Resident Version
Neutropenic Fever Module
Created by Dr. Wendy Gerstein
Updated 5/09
Objectives:
1) Be able to state definition of neutropenic fever.
2) List two appropriate antibiotics for empiric therapy in a febrile neutropenic
patient.
3) Be able to identify appropriate timing for starting empiric antifungal therapy in
neutropenic patient.
References:
1) Hughes WT, Armstrong D, Bodey GP, et al. 2002 Guidelines for the Use of
Antimicrobial Agents in Neutropenic Patients with Cancer.

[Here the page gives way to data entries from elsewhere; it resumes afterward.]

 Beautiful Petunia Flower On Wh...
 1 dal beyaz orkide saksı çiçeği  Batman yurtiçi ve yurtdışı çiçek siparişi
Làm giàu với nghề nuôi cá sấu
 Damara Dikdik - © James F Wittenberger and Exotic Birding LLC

CID 2002:34:730-51.
2) Pizzo PA, Hathorn JW, Hiemenz J, et all. A randomized trial comparing
ceftazidime alone with combination antibiotic therapy in cancer patients with fever
and neutropenia. N Engl J Med 1986; 315:552.

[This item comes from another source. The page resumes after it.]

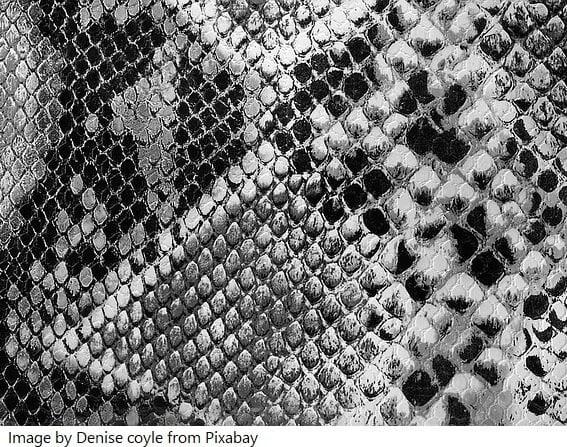 snake animal prints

3) Aoun M. Review: Additional anti-gram positive antibiotics do not reduce allcause mortality in cancer and febrile neutropenia. ACP J Club 2006: 144:3.
4) Walsh TJ, Pappas P, Winston, DJ, et al. Voriconazole compared with liposomal
amphotericin B for empirical antifungal therapy in patients with neutropenia and
persistent fever. N Engl J Med 2002: 346:225.
5) Walsh TJ, Teppler H, Donowitz GR, et al. Caspofungin versus liposomal
amphotericin B for empirical antifungal therapy in patients with persistent fever
and neutropenia. N Eng J Med 2004;351:1391.
Case:
HPI: Pt is a 51 yo male with h/o myelodysplastic syndrome, who was diagnosed with
acute myeloid leukemia 4 weeks prior to admission, admitted for induction chemotherapy
with cytabine and idarubicin. Five days after completion of chemotherapy, patient
developed rigors, fever, and diarrhea, and was neutropenic with ANC of 100. Patient was
started on empiric cefepime, and vancomycin was added three days later when fevers
continued due to possible portacath infection. All blood and urine cultures were negative.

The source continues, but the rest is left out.